Ха! А тетя Оля иногда называет дядю Колю «колуном». Для нее это тоже, наверное, ласково: она с улыбкой, по-доброму. Хотя иногда ругаются. И тетя Оля говорит уже зло: «Был колуном и остался им!» И не разговаривают друг с другом. Даже я замечаю. Но это они так, все равно мирятся. Бывает у человека плохое настроение. Вот и у тети Оли бывает. Она больше сердится, чем дядя Коля.

   А что на него сердиться? Ему и так досталось. Я сразу понял про «десять лет»…

   А вот насчет «учиться любви»… Конечно, учиться всему надо, я понимаю и сейчас это особенно чувствую. Вот как вести себя с девушкой, если не знаешь — нравится она тебе или нет? И сердце, как назло, ничего не подсказывает. Можно, конечно, встречаться и все. Что будет, то будет! Но ведь можно ввести девушку в заблуждение, потом будет переживать. Да и сам будешь переживать. И перед людьми неудобно: вот встречались и разошлись. Будут судачить, обсуждать. Вот как бабулька из соседнего дома: усадит кого-нибудь на нашу скамейку и все говорит, говорит. Я несколько раз мельком слышал: «Валька такая, Ольга сякая». Вот! Не только о своей внучке, а даже о тете Оле, нашей соседке, что-то рассказывает. Когда прохожу мимо, здороваюсь, но не прислушиваюсь. Неудобно. Да и вообще не надо никаких «прислушиваний» и «подслушиваний»! Люди могут что-то не правильно понять. Или со зла напридумывают черт знает чего… Многие пострадали. Читал. К семинару по съезду готовился. Да я и по дяде Коле знаю...

   Ха! Ладно! За это в тюрьму не посадят, а вот авторитет девушки может пострадать. Потом будет трудно жизнь устроить. Нам-то, парням, конечно, легче. Но все равно лучше не давать повода для сплетен. Вот если бы вначале встречаться, чтоб никто не видел… По-моему, опять какую-то ерунду пишу. Мы что же со Светкой прятаться должны?!

   Кстати, «шалава» — это… ну, понятно, от слова «шалить», «шальная». И что? Может как-то обмануть? Но я не хочу, чтоб меня обманывали. И сам не хочу обманывать.

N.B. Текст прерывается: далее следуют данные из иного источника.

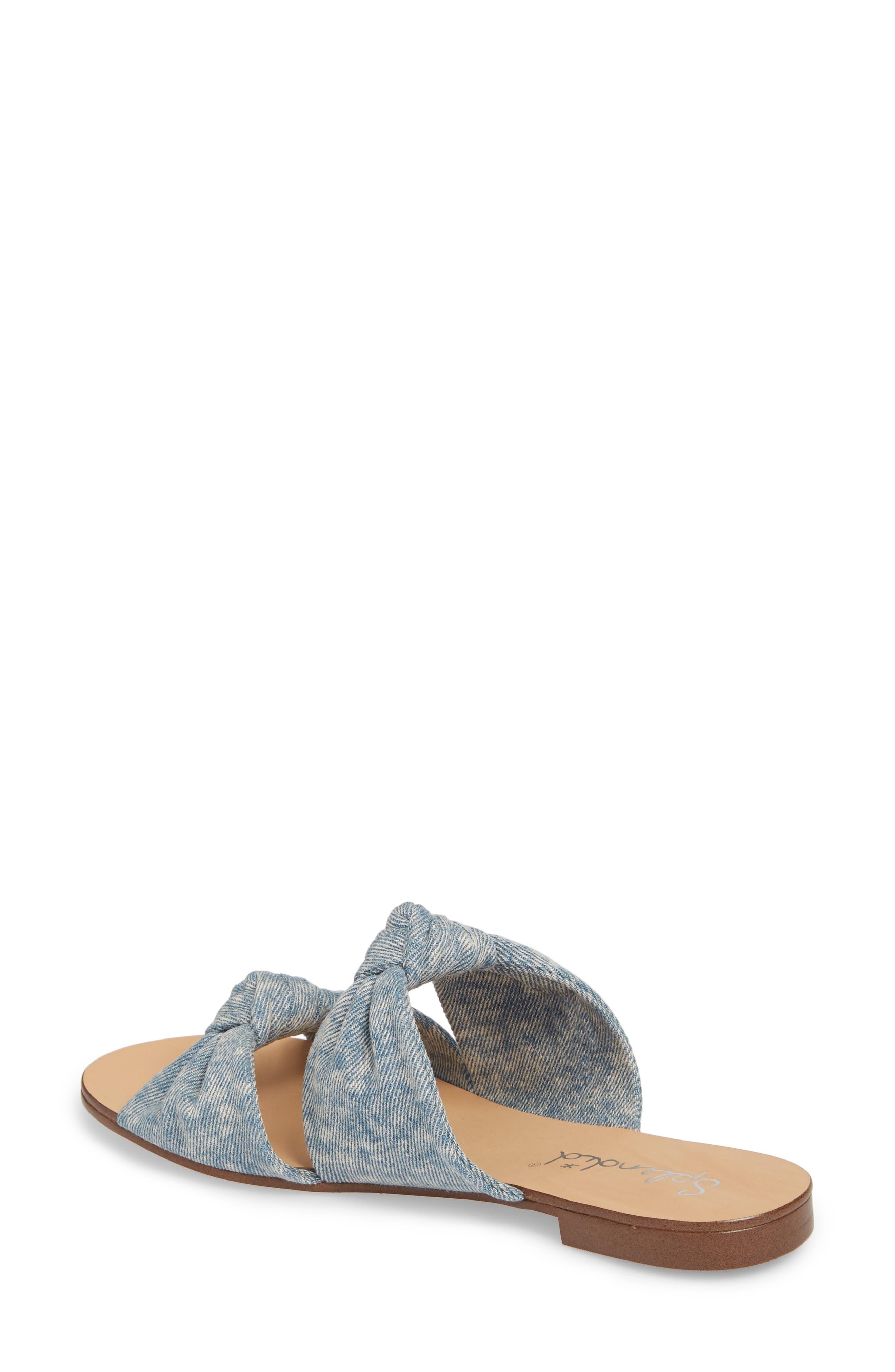 Barton Double Knotted Slide Sandal,                             Alternate thumbnail 2, color,                             Jean Fabric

   Конечно, Верка все же больше меня прожила и поэтому, возможно, больше меня знает. Но все равно советоваться не пойду. Что позориться? Мама права: свою голову надо иметь. Свою!
 
   ***
   Уже первый час ночи, а я испытываю явное желание до конца вспомнить вчерашнюю историю, которая, по-моему, и дала толчок к началу сей писанины. Да-да!

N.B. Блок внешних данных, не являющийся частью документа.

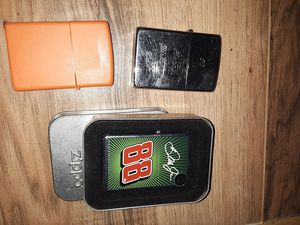 Zippo lighters for Sale in CAPE MAY CH, NJ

   Пришел я с классного вечера, а у соседей тоже вечеринка. Верка со своим мальчиком Вадимом опять собрали студенческую компанию — Верка из своего педа, а Вадим из своего меда. Тетя Оля увидела меня и сразу к себе затянула, да еще заторопила, мол, что я так долго где-то хожу. Она хорошая, гостеприимная. А моя мама вообще никого не отпустит, пока чаем ни угостит.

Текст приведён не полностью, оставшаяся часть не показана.